SpeakerVerificationResult<T> Verify(Tensor<T> audio, Tensor<T> referenceEmbedding)
Parameters
audioTensor<T>Audio to verify.
referenceEmbeddingTensor<T>Pre-computed speaker embedding of the claimed identity.
Returns
- SpeakerVerificationResult<T>
Verification result with decision and confidence score.
Remarks
For Beginners: This checks if the voice in the audio matches a known voiceprint. - true = Same person (accept) - false = Different person (reject)
Verify(Tensor<T>, Tensor<T>, T)
Verifies if audio matches a reference speaker embedding with custom threshold.
SpeakerVerificationResult<T> Verify(Tensor<T> audio, Tensor<T> referenceEmbedding, T threshold)
Parameters
audioTensor<T>Audio to verify.
referenceEmbeddingTensor<T>Pre-computed speaker embedding of the claimed identity.
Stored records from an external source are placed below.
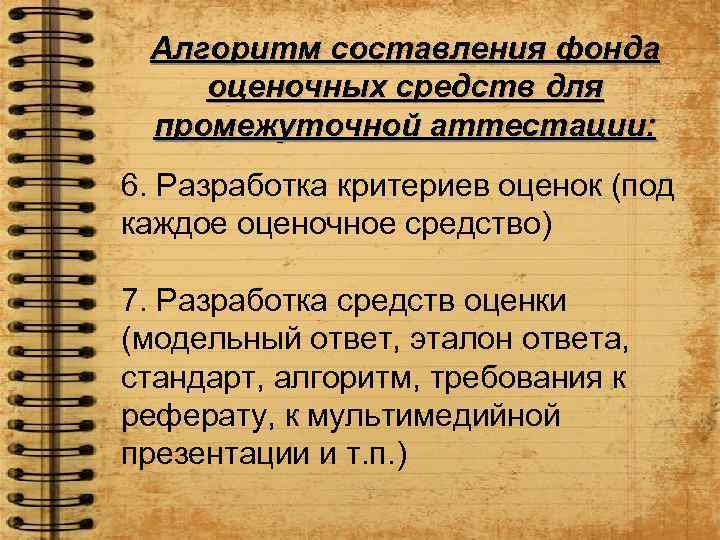 Алгоритм составления фонда оценочных средств для промежуточной аттестации:

6. Разработка критериев оценок (под каждое оценочное средство)

7. Разработка средств оценки (модельный ответ, эталон ответа, стандарт, алгоритм, требования к реферату, к мультимедийной презентации и т.п.)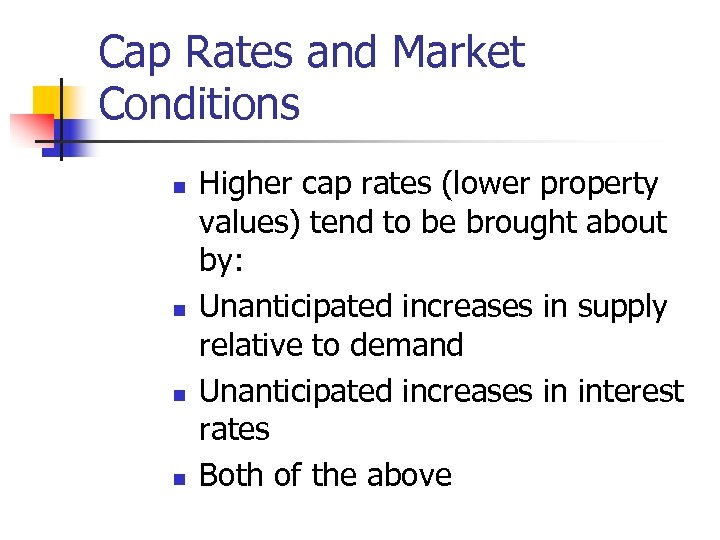 Cap Rates and Market Conditions

- Higher cap rates (lower property values) tend to be brought about by:
- Unanticipated increases in supply relative to demand
- Unanticipated increases in interest rates
- Both of the above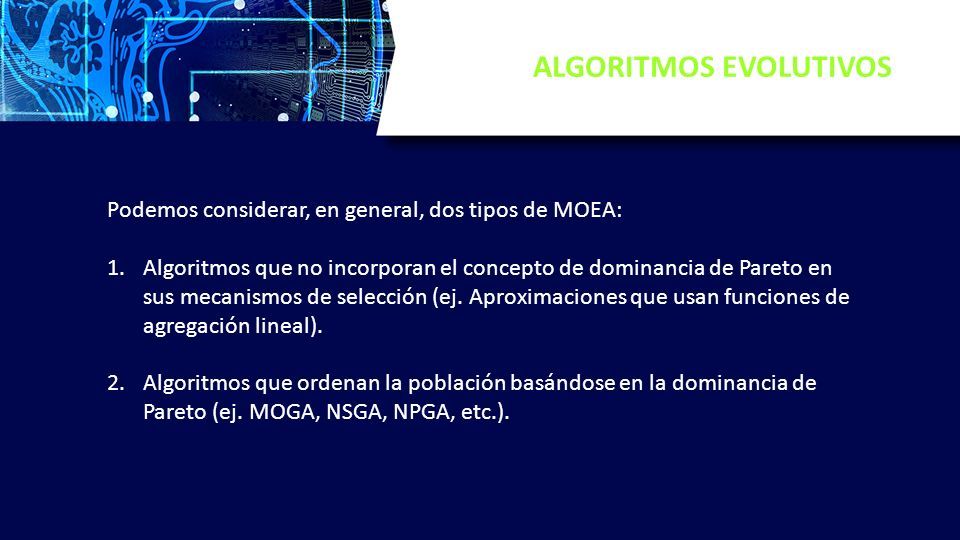 ALGORITMOS EVOLUTIVOS

Podemos considerar, en general, dos tipos de MOEA:

1. Algoritmos que no incorporan el concepto de dominancia de Pareto en sus mecanismos de selección (ej. Aproximaciones que usan funciones de agregación lineal).

2. Algoritmos que ordenan la población basándose en la dominancia de Pareto (ej. MOGA, NSGA, NPGA, etc.).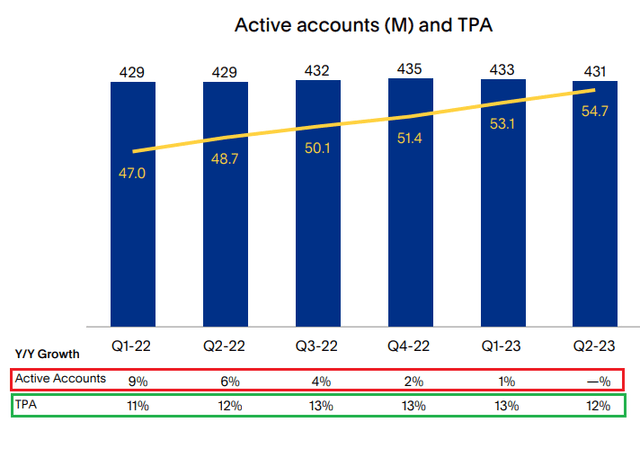 Active accounts (M) and TPA

429 429 432 435 433 431

47.0 48.7 50.1 51.4 53.1 54.7

| Y/Y Growth | Q1-22 | Q2-22 | Q3-22 | Q4-22 | Q1-23 | Q2-23 |
|---|---|---|---|---|---|---|
| Active Accounts | 9% | 6% | 4% | 2% | 1% | —% |
| TPA | 11% | 12% | 13% | 13% | 13% | 12% |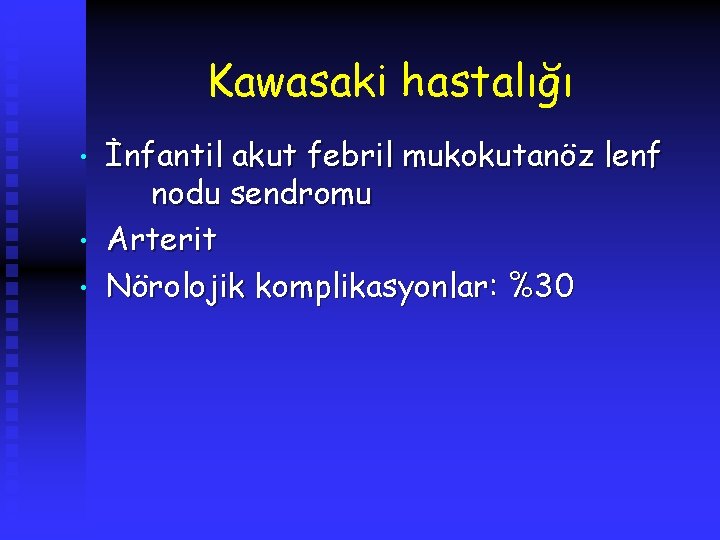 Kawasaki hastalığı

• İnfantil akut febril mukokutanöz lenf nodu sendromu
• Arterit
• Nörolojik komplikasyonlar: %30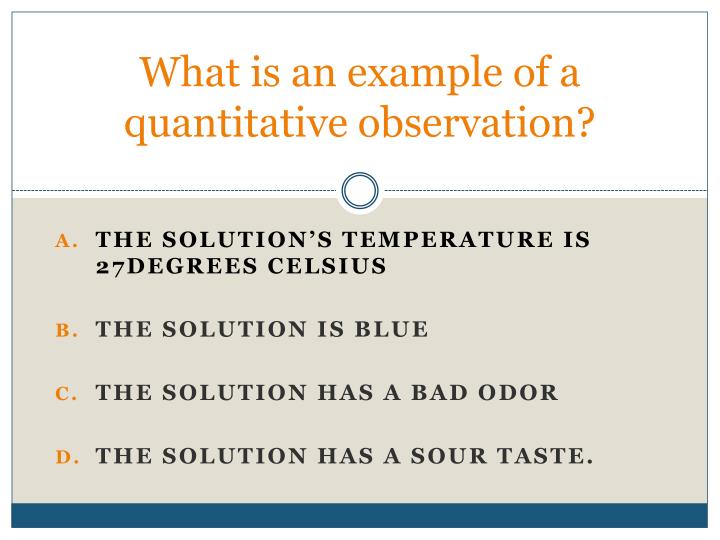 What is an example of a quantitative observation?

A. THE SOLUTION'S TEMPERATURE IS 27DEGREES CELSIUS

B. THE SOLUTION IS BLUE

C. THE SOLUTION HAS A BAD ODOR

D. THE SOLUTION HAS A SOUR TASTE.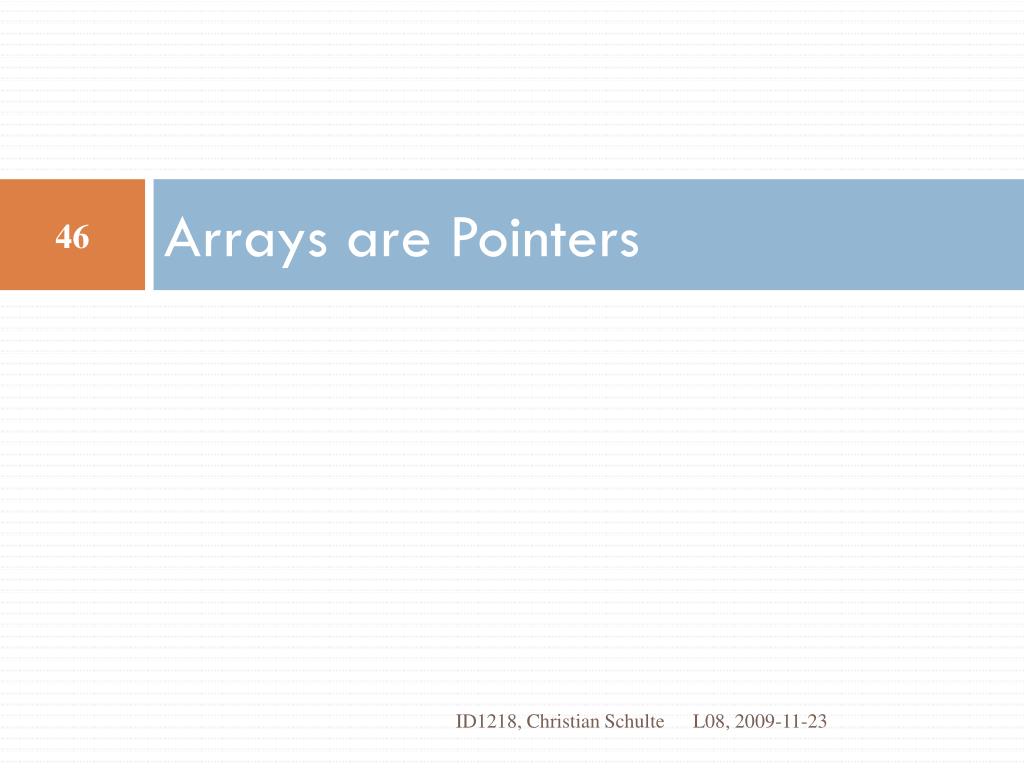 46

Arrays are Pointers

ID1218, Christian Schulte L08, 2009-11-23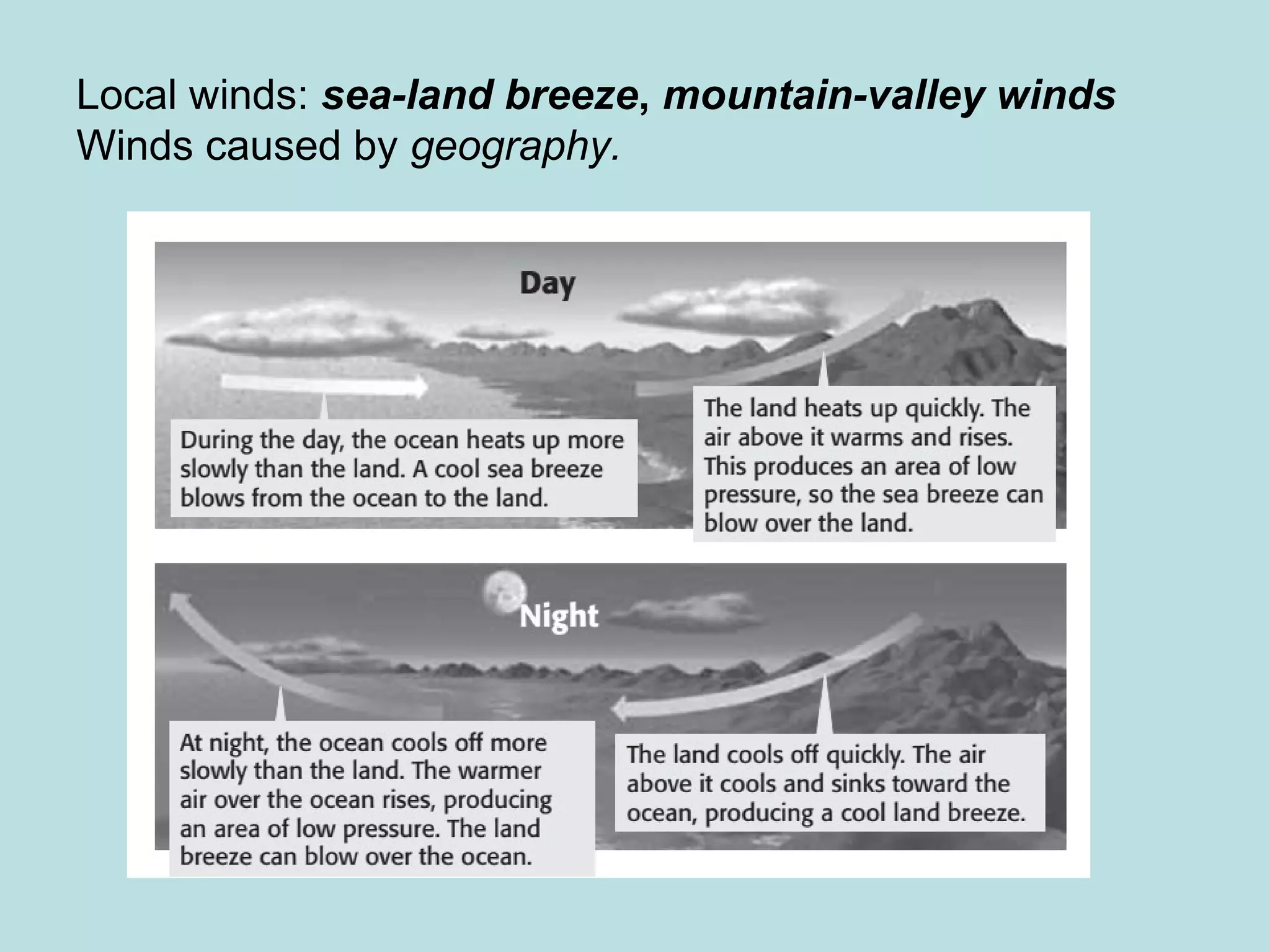 Local winds: sea-land breeze, mountain-valley winds
Winds caused by geography.

Day

During the day, the ocean heats up more slowly than the land. A cool sea breeze blows from the ocean to the land.

The land heats up quickly. The air above it warms and rises. This produces an area of low pressure, so the sea breeze can blow over the land.

Night

At night, the ocean cools off more slowly than the land. The warmer air over the ocean rises, producing an area of low pressure. The land breeze can blow over the ocean.

The land cools off quickly. The air above it cools and sinks toward the ocean, producing a cool land breeze.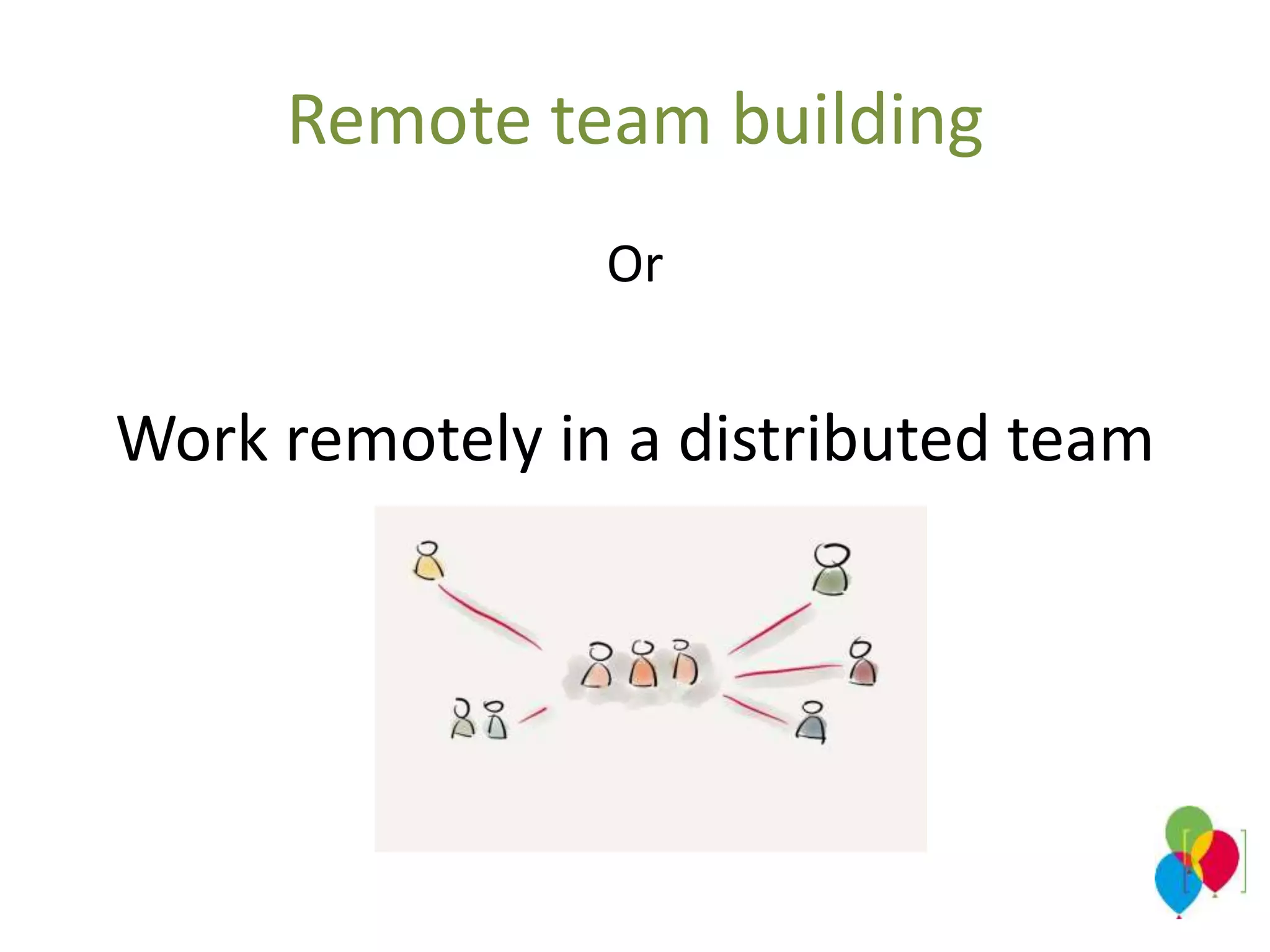 Remote team building

Or

Work remotely in a distributed team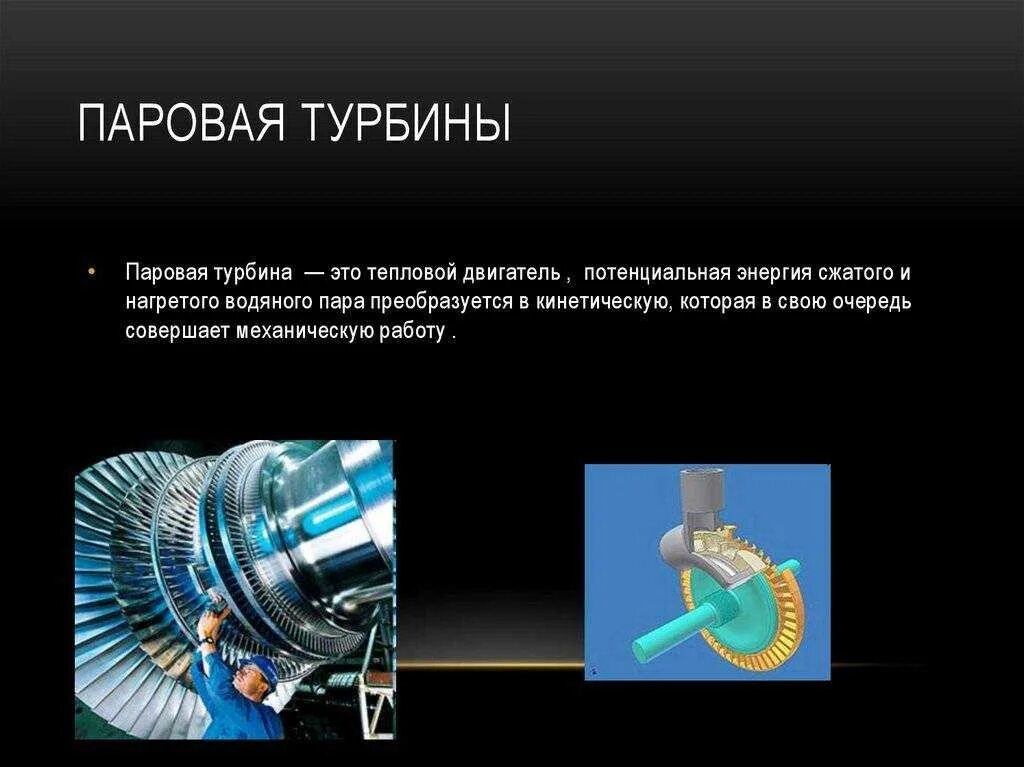 ПАРОВАЯ ТУРБИНЫ

• Паровая турбина — это тепловой двигатель , потенциальная энергия сжатого и нагретого водяного пара преобразуется в кинетическую, которая в свою очередь совершает механическую работу .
thresholdTCustom decision threshold.
Returns
- SpeakerVerificationResult<T>
Verification result with decision and confidence score.
VerifyAsync(Tensor<T>, Tensor<T>, CancellationToken)
Verifies if audio matches a reference speaker embedding asynchronously.
Task<SpeakerVerificationResult<T>> VerifyAsync(Tensor<T> audio, Tensor<T> referenceEmbedding, CancellationToken cancellationToken = default)
Parameters
audioTensor<T>Audio to verify.
referenceEmbeddingTensor<T>Pre-computed speaker embedding of the claimed identity.
cancellationTokenCancellationTokenCancellation token for async operation.
Returns
- Task<SpeakerVerificationResult<T>>
Verification result with decision and confidence score.
VerifyWithReferenceAudio(Tensor<T>, Tensor<T>)
Verifies if audio matches reference audio of a claimed speaker.
SpeakerVerificationResult<T> VerifyWithReferenceAudio(Tensor<T> audio, Tensor<T> referenceAudio)
Parameters
audioTensor<T>Audio to verify.
referenceAudioTensor<T>Reference audio of the claimed identity.
Returns
- SpeakerVerificationResult<T>
Verification result with decision and confidence score.